How to complete this task: Write the data out again in full, with no departure from the original.

Data extracted from a collection:
━━━━━━━━━━━━━━━━━━━━━━━━━━━━━━

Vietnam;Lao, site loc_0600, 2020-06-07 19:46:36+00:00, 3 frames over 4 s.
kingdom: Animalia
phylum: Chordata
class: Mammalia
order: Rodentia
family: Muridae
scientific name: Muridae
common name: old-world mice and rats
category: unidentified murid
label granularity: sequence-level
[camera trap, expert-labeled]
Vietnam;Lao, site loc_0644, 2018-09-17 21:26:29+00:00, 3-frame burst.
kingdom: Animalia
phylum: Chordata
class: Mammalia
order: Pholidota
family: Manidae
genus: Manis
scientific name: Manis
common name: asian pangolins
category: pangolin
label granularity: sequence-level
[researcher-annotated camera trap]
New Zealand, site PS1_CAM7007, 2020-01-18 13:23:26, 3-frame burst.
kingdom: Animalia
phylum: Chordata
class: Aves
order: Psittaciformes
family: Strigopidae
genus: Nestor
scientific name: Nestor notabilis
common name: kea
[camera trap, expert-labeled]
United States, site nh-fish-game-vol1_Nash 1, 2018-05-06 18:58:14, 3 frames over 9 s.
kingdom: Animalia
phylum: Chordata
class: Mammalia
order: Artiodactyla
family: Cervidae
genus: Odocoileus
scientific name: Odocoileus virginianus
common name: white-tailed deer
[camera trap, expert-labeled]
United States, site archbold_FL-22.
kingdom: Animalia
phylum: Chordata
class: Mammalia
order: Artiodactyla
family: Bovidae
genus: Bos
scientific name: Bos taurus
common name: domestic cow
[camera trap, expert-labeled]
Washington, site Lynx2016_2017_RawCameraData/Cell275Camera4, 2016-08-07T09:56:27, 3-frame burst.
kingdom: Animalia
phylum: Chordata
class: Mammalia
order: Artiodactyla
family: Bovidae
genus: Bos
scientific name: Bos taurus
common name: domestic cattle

━━━━━━━━━━━━━━━━━━━━━━━━━━━━━━

Solution to this exercise:
Vietnam;Lao, site loc_0600, 2020-06-07 19:46:36+00:00, 3 frames over 4 s.
kingdom: Animalia
phylum: Chordata
class: Mammalia
order: Rodentia
family: Muridae
scientific name: Muridae
common name: old-world mice and rats
category: unidentified murid
label granularity: sequence-level
[camera trap, expert-labeled]
Vietnam;Lao, site loc_0644, 2018-09-17 21:26:29+00:00, 3-frame burst.
kingdom: Animalia
phylum: Chordata
class: Mammalia
order: Pholidota
family: Manidae
genus: Manis
scientific name: Manis
common name: asian pangolins
category: pangolin
label granularity: sequence-level
[researcher-annotated camera trap]
New Zealand, site PS1_CAM7007, 2020-01-18 13:23:26, 3-frame burst.
kingdom: Animalia
phylum: Chordata
class: Aves
order: Psittaciformes
family: Strigopidae
genus: Nestor
scientific name: Nestor notabilis
common name: kea
[camera trap, expert-labeled]
United States, site nh-fish-game-vol1_Nash 1, 2018-05-06 18:58:14, 3 frames over 9 s.
kingdom: Animalia
phylum: Chordata
class: Mammalia
order: Artiodactyla
family: Cervidae
genus: Odocoileus
scientific name: Odocoileus virginianus
common name: white-tailed deer
[camera trap, expert-labeled]
United States, site archbold_FL-22.
kingdom: Animalia
phylum: Chordata
class: Mammalia
order: Artiodactyla
family: Bovidae
genus: Bos
scientific name: Bos taurus
common name: domestic cow
[camera trap, expert-labeled]
Washington, site Lynx2016_2017_RawCameraData/Cell275Camera4, 2016-08-07T09:56:27, 3-frame burst.
kingdom: Animalia
phylum: Chordata
class: Mammalia
order: Artiodactyla
family: Bovidae
genus: Bos
scientific name: Bos taurus
common name: domestic cattle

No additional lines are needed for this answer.